The next morning, I made a test batch of pancakes for Chuck, my husband and lab rat. Success! The resulting cakes were sternly Presbyterian: heavy, grim, and gray. John Knox may not have feared any flesh, but even he wouldn’t have sermonized about the amount of maple syrup necessary for us to choke them down. I sent the recipe on to Dwight, with detailed instructions.
About a week later, he phoned, happy as a boy, to tell me about them. They tasted just like Mom’s! He ate them with sorghum syrup, the sweetener of his youth. I was pleased that he was happy, but even more delighted to hear my mother-in-law yelling in the background about how awful they were. I’m willing to bet he never got to make them again. Dwight’s mom wasn’t the only formidable missionary lady in that family.
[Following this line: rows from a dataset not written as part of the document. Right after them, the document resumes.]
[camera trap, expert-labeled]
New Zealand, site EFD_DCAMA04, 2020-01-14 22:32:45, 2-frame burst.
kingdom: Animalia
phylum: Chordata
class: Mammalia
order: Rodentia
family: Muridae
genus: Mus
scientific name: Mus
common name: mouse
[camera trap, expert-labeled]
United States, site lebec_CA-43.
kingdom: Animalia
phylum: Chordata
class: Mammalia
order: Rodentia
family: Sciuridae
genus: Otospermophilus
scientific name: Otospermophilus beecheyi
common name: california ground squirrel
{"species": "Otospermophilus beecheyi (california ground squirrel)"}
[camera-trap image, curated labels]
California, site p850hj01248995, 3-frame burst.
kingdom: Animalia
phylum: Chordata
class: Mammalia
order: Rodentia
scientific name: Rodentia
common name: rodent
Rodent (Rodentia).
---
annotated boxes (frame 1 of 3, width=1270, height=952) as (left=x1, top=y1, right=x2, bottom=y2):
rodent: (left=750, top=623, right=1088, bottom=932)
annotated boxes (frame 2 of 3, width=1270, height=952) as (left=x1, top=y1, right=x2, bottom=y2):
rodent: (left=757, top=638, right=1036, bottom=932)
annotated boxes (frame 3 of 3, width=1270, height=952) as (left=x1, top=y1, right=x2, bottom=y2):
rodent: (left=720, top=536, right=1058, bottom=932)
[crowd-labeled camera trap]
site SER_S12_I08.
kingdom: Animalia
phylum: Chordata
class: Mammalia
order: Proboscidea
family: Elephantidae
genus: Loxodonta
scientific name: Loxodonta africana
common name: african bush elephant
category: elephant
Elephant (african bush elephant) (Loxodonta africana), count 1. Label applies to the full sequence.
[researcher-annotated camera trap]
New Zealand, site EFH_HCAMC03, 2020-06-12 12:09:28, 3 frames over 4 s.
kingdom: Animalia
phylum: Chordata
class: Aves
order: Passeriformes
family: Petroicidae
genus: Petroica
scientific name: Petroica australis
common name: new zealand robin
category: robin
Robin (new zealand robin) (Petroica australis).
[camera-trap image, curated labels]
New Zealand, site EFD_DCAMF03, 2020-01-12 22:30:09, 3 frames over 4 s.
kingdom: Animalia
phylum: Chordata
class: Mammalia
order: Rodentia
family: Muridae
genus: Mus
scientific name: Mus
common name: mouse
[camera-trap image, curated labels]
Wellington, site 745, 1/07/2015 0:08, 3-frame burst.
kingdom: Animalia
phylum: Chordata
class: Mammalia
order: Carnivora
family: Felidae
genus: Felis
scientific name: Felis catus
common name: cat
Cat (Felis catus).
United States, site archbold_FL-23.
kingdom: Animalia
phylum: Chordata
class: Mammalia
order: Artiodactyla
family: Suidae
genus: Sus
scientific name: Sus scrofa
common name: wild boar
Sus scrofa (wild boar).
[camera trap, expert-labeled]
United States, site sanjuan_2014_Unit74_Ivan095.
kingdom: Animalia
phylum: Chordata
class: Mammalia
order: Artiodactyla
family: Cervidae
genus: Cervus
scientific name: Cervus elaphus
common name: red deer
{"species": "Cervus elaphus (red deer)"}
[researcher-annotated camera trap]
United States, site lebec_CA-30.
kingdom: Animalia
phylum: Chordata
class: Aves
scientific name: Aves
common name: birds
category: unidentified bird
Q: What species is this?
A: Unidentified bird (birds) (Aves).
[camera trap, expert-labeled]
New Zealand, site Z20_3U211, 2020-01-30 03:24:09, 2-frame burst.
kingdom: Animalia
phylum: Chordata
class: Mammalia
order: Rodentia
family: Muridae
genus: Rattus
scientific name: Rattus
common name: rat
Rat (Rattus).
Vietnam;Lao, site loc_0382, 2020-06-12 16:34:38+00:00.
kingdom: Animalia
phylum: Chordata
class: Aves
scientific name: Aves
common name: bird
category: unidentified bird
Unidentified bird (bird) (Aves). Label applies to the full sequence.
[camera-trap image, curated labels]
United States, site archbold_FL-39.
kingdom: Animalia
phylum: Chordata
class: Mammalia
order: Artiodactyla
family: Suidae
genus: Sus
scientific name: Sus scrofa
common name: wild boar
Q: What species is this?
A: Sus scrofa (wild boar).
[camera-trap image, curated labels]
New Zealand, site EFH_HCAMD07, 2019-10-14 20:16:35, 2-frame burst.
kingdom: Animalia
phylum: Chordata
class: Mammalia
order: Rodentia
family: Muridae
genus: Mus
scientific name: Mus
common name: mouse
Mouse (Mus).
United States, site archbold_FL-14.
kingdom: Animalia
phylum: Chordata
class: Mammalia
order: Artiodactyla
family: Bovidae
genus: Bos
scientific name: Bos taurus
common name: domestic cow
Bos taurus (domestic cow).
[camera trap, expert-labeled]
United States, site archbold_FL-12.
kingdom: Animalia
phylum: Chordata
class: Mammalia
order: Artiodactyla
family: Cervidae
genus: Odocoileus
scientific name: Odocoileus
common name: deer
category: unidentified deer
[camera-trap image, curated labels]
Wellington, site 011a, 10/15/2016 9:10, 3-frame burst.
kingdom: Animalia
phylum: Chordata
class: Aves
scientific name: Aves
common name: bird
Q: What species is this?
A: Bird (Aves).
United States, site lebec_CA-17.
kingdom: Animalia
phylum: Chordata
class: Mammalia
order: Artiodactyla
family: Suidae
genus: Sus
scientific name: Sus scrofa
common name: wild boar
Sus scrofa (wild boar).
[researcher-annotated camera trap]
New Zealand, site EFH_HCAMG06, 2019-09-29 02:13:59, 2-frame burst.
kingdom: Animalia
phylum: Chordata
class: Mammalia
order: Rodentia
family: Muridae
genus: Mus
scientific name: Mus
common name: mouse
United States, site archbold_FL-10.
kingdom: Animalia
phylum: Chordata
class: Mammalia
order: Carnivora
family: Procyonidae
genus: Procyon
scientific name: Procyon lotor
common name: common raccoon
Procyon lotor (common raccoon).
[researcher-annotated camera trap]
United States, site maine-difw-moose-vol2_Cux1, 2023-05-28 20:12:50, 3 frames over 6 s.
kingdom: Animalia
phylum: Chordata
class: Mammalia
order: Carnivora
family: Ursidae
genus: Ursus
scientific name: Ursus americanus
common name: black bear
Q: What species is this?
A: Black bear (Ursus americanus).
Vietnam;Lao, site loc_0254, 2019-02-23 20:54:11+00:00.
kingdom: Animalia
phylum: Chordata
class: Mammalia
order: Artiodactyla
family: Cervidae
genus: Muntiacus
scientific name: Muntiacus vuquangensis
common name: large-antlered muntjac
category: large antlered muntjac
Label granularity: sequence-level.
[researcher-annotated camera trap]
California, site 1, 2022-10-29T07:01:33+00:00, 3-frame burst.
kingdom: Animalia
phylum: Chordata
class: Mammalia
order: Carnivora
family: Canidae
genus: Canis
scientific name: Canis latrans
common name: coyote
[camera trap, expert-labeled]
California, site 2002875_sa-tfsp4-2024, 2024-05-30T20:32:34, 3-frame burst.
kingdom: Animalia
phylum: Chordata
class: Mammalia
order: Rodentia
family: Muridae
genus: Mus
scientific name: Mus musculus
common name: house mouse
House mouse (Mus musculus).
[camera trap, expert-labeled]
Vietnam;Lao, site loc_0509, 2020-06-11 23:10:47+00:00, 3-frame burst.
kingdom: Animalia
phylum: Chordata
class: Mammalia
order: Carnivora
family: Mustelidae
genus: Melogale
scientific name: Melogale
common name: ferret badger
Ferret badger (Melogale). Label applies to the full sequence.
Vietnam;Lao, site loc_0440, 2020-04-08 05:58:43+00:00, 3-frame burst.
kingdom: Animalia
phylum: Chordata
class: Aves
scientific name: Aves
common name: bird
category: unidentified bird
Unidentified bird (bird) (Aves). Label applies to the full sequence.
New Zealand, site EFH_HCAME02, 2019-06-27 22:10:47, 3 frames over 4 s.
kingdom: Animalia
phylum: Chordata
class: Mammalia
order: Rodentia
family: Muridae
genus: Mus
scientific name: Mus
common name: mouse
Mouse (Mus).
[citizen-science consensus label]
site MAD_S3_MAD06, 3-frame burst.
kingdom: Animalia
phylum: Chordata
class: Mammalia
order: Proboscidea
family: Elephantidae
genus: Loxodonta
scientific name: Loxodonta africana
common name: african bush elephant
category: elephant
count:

I’m saddened by Dwight’s passing. Years ago, he took us to a Korean restaurant in Atlanta. In fluent Korean, he ordered some really nasty things for me, including an octopus dish that was so hot, it took off the top of my head. Recently, a friend and I discovered a Korean family restaurant nearby. We couldn’t read the menu, but the food was great. Among the banchan was a little dish of quivering turquoise squares floating in a fiery-looking sauce. They positively glowed. We tried it immediately. It tasted like hazelnut-quinine Jello. The server told me it was dotorimuk – jellied acorn flour. As I chased the stuff with water and more rice, I thought how much fun it would be to take Dwight to lunch here – to share the experience of blue jelly squares with him, to hear him converse with the owner in Korean, to listen to him expound on the evolution of the Korean language, and to hear him laugh as he tells another story from a life very well-lived. And now that will never be.